Hello community. I am working on my first Galaxy workflow. I have a question about the "Join, Subtract and Group: Compare" tool.
My goal is to generate "fetch closest" output: the overlapping or the closest feature (elements of interest from the ChromHMM chromatin state class ENCODE data) to transcription start sites (my own list of 23,245 genes and 1 bp intervals at their TSS's).
Here is a summary of my workflow:
- Input 1: Single interval file - TSS sites
- Input 2: Dataset collection of interval files - 15 files total: chromatin states and their coordinates (i.e., 1_Active_Promoter, 2_Weak_Promoter, 3_Poised_Promoter, ...15_Repetitive/CNV)
- Join TSS intervals (1 bp long) with chromatin state intervals collection (overlapping by 1 bp or more) -- output is 15 files
- Fetch closest non-overlapping chromatin state to TSS -- output is 15 files
Goal for next step: The TSS's that have an overlapping feature (join) will also appear in the Fetch output with the nearest feature instead of the overlapping feature. I want to replace this subset of genes in the Fetch output with the information from the Join output.

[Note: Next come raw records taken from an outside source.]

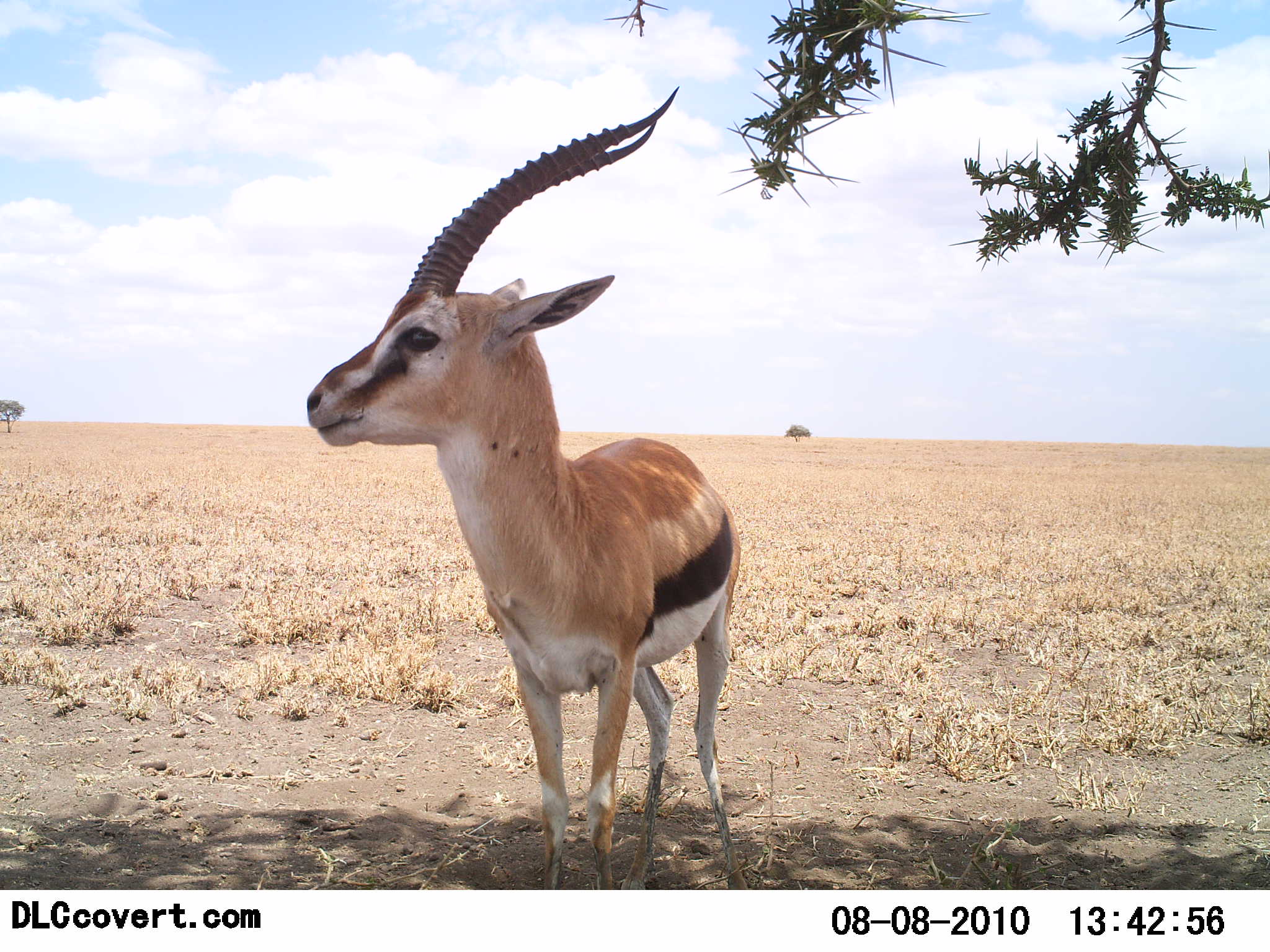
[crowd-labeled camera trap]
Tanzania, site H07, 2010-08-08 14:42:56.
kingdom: Animalia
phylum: Chordata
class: Mammalia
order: Artiodactyla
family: Bovidae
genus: Eudorcas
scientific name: Eudorcas thomsonii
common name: thomson's gazelle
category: gazellethomsons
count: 1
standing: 100%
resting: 6%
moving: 0%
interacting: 0%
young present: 0%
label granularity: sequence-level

I am thinking that the next best step is running "Join, Subtract and Group: Compare" (based on column 1, gene names) to retrieve the rows from the Fetch output that do not match the rows from the Join output. I would then take the "cleaned" Fetch output and Concatenate with the Join output.
Will Compare work on outputs that have multiple files? Can this function pair up the appropriate files, or should I pair up the output files manually for the Compare and Concatenate steps?